CodeWisdom

CloudFront Beyond Caching: Signed URLs, Geo-Restriction, Origin Shield, and Real-Time Logs

3 min readCloud Infrastructure

CloudFront's caching and CDN basics are well-documented. The less-obvious features — signed URLs for private content, geographic access controls, Origin Shield for reducing origin load, and real-time log streaming — are where production configurations diverge from tutorials.

awscloudfrontsecurity

Restricting content access with signed URLs and signed cookies

By default, CloudFront serves cached content to anyone who requests it. For private content — paid video, user-specific files, time-limited downloads — you restrict access using signed URLs or signed cookies.

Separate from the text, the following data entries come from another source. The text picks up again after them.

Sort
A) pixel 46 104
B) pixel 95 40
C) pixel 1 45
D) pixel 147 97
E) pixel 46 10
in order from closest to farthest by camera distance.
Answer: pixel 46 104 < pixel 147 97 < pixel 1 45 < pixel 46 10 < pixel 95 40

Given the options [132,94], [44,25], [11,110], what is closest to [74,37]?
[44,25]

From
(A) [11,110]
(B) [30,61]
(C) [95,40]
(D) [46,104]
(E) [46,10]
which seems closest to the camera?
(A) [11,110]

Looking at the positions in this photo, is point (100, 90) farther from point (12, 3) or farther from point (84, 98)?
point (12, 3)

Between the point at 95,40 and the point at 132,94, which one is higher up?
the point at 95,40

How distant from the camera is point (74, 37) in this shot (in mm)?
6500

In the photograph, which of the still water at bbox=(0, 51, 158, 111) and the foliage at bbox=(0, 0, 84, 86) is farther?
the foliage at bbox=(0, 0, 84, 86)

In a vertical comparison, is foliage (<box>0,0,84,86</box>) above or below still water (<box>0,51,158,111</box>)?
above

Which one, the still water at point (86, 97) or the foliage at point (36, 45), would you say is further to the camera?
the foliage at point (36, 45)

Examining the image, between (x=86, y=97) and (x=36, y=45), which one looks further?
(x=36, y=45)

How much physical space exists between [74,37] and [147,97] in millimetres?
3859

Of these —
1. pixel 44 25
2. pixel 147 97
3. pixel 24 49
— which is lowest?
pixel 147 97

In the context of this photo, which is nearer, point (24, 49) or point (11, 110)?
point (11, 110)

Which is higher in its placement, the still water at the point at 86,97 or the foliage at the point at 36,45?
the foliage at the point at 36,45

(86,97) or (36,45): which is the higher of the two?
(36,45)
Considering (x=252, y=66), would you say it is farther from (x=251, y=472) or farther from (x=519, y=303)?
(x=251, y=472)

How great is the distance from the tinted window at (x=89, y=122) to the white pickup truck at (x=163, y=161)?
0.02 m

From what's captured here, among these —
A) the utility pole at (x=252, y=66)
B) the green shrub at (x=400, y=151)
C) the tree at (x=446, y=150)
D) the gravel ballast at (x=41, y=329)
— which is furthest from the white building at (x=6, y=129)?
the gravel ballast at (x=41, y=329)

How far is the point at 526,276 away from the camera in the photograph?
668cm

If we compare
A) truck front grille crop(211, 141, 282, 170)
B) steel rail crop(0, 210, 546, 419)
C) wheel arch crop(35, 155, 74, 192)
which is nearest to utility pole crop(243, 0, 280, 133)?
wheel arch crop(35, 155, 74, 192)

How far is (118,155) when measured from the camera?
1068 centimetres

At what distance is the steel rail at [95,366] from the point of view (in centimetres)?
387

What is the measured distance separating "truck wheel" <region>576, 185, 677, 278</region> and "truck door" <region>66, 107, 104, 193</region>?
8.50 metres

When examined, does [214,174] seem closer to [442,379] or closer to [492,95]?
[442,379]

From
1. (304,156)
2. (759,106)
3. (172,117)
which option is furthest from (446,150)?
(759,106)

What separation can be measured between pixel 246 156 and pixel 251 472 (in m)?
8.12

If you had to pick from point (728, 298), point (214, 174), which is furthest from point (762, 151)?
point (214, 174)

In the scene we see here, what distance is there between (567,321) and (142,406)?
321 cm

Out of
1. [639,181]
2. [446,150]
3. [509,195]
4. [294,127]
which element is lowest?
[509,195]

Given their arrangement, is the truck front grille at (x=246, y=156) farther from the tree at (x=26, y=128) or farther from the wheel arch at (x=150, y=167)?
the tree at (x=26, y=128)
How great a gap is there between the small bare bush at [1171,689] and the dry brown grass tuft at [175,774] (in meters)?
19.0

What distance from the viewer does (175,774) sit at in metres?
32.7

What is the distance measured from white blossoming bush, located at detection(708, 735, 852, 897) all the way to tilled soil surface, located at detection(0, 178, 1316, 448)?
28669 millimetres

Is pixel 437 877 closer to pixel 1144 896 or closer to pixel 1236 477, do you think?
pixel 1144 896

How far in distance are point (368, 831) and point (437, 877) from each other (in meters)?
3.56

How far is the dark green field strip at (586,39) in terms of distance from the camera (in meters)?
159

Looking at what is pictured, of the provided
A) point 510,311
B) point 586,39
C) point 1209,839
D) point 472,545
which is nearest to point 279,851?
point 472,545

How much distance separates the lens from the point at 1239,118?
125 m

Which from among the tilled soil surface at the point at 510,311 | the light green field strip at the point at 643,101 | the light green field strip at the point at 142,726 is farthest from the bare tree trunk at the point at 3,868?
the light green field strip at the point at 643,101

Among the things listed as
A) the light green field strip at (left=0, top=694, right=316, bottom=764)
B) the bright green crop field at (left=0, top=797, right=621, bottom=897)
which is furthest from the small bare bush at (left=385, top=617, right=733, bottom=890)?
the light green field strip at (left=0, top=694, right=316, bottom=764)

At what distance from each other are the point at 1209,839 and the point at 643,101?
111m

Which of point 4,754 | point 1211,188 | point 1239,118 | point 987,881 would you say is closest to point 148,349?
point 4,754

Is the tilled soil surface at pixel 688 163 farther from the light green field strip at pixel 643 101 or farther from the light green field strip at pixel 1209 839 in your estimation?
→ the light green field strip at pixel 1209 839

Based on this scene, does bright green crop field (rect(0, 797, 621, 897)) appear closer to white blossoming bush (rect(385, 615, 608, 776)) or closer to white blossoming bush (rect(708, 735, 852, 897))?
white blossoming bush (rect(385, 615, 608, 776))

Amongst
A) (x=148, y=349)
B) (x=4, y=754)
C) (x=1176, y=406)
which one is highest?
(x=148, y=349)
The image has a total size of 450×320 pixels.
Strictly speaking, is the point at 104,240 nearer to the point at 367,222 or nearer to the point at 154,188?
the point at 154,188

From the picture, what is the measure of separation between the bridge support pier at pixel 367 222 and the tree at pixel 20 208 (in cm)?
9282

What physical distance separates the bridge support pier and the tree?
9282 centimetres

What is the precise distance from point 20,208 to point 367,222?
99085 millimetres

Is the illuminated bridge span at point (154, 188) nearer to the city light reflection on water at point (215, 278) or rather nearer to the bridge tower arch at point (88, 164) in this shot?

Signed URL: a single URL with an embedded signature, expiration, and optional IP restriction. One URL = one resource. Appropriate for email links, download buttons, single-file access.

Signed cookie: a set of cookies (CloudFront-Policy, CloudFront-Signature, CloudFront-Key-Pair-Id) that authorize access to multiple resources matching a path pattern. Appropriate for streaming video (many segment files), authenticated web applications where users should access an entire path prefix.

Trusted key groups and key management for signed content

ConceptAWS CloudFront

Signed URLs and cookies are created using RSA private keys. CloudFront validates signatures using the public key you configure in a key group. The private key lives outside AWS — typically in Secrets Manager. Never use root account CloudFront key pairs (deprecated) — use key groups instead.

Prerequisites

  • RSA signatures
  • CloudFront distributions and behaviors
  • Secrets Manager

Key Points

  • Generate a 2048-bit RSA key pair. Upload the public key to CloudFront as a public key resource.
  • Create a key group containing one or more public keys. Attach the key group to the distribution behavior.
  • Sign URLs/cookies with the private key using CloudFront's signing protocol (not standard JWT).
  • Key rotation: add a new key to the key group, update signers to use the new key, then remove the old key.
import boto3
from botocore.signers import CloudFrontSigner
from cryptography.hazmat.primitives import hashes, serialization
from cryptography.hazmat.primitives.asymmetric import padding
from datetime import datetime, timedelta, timezone

def get_private_key():
    ssm = boto3.client('secretsmanager')
    response = ssm.get_secret_value(SecretId='cloudfront/private-key')
    return response['SecretString'].encode('utf-8')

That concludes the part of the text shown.